» **Verilen metin**:
____________________
Gümrük vergileri alacakları ile cezaların, 5607 sayılı Kanunun 3 üncü
maddesinde yer alan kaçakçılık suçlarına ve kabahatlerine ilişkin olması
halinde bu madde hükmü uygulanmaz.
3. Bu
madde kapsamında yapılan uzlaşma talepleri, gümrük uzlaşma komisyonları
tarafından değerlendirilir. Gümrük uzlaşma komisyonlarının kurulması,
çalışması ile bu madde kapsamında yapılacak başvurulara ilişkin usul ve
esaslar yönetmelikle düzenlenir.
4.
Gümrük uzlaşma komisyonlarının tutacakları uzlaşma tutanakları kesin olup
gereği idarece derhal yerine getirilir. Yükümlü veya ceza muhatabı;
üzerinde uzlaşılan ve tutanakla tespit olunan hususlar hakkında dava açamaz
ve hiçbir mercie şikâyette bulunamaz.
5.
Uzlaşma konusu yapılan gümrük vergileri ve cezalar, uzlaşma gerçekleştiği
takdirde, uzlaşma tutanağının tebliğinden itibaren bir ay içinde ödenir.
____________________
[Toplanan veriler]
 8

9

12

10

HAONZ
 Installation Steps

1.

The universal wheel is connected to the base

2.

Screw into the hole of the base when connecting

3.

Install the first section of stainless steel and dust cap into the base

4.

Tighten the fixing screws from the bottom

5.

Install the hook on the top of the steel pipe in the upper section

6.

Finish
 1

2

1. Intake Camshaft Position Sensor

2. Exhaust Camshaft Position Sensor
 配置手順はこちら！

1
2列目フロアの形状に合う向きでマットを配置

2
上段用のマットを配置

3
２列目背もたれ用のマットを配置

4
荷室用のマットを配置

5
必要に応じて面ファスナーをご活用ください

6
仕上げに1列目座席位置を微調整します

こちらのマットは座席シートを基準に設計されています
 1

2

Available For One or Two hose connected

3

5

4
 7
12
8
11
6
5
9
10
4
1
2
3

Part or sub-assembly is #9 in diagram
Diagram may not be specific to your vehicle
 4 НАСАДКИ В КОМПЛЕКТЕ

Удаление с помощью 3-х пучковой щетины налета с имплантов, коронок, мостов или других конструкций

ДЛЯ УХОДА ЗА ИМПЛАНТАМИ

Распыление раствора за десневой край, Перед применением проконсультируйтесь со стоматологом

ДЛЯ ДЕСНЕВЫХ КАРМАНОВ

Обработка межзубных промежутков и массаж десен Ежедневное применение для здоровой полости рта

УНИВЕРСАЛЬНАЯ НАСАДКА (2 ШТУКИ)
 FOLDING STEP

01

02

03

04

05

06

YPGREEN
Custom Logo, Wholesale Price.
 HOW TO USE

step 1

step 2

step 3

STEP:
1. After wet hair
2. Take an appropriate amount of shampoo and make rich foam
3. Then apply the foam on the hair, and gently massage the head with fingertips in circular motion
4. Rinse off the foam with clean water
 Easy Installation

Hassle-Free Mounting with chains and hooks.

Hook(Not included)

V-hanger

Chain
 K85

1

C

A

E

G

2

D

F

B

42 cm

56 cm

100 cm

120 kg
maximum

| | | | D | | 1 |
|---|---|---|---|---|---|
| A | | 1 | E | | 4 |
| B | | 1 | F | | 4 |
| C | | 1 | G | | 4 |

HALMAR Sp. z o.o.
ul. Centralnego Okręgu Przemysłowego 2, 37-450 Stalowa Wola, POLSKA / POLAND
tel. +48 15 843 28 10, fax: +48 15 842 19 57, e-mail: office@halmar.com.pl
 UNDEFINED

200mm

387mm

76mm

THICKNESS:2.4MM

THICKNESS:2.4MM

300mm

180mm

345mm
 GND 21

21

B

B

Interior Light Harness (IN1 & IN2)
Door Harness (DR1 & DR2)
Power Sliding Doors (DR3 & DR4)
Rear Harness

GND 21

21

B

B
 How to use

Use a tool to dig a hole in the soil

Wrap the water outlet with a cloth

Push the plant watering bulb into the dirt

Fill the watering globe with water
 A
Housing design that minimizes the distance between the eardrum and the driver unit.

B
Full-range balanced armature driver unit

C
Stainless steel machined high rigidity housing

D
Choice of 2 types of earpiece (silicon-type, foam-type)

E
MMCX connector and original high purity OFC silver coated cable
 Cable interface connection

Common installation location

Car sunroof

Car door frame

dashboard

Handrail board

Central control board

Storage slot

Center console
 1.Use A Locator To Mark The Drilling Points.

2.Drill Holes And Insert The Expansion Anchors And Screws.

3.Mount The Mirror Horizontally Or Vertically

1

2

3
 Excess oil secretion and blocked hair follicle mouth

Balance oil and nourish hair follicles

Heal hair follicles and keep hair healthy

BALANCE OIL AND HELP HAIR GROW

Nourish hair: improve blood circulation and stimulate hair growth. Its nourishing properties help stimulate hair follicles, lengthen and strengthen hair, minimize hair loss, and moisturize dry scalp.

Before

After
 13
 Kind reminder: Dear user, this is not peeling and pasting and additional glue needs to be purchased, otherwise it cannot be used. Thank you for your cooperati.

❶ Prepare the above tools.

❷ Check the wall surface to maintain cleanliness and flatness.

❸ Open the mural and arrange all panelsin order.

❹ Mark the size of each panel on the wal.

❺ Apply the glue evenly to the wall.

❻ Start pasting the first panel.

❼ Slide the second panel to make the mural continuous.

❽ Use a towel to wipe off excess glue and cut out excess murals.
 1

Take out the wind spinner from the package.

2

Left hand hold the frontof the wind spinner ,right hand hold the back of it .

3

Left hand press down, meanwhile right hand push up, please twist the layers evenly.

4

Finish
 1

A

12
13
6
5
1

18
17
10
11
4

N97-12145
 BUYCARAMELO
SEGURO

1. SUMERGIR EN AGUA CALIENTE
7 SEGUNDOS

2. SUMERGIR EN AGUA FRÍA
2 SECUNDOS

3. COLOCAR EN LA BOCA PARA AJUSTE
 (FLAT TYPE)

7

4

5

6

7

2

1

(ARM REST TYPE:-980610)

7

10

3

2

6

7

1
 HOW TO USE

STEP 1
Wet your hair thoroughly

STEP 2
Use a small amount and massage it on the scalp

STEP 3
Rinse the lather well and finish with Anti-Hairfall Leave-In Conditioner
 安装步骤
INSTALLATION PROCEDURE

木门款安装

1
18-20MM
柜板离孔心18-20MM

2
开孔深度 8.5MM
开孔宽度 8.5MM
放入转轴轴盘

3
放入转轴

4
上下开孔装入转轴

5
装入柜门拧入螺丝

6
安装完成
____________________
» **Görevin amacı**: Verilen metnin "Gümrük vergileri alacakları" ifadesinden "mercie şikâyette bulunamaz." ifadesine kadar olan kısmını, "ceza muhatabı" yerine "ceza sorumlusu" koyarak değiştirin ve yeniden yazın.

» **Çözümünüz**:
Gümrük vergileri alacakları ile cezaların, 5607 sayılı Kanunun 3 üncü
maddesinde yer alan kaçakçılık suçlarına ve kabahatlerine ilişkin olması
halinde bu madde hükmü uygulanmaz.
3. Bu
madde kapsamında yapılan uzlaşma talepleri, gümrük uzlaşma komisyonları
tarafından değerlendirilir. Gümrük uzlaşma komisyonlarının kurulması,
çalışması ile bu madde kapsamında yapılacak başvurulara ilişkin usul ve
esaslar yönetmelikle düzenlenir.
4.
Gümrük uzlaşma komisyonlarının tutacakları uzlaşma tutanakları kesin olup
gereği idarece derhal yerine getirilir. Yükümlü veya ceza sorumlusu;
üzerinde uzlaşılan ve tutanakla tespit olunan hususlar hakkında dava açamaz
ve hiçbir mercie şikâyette bulunamaz.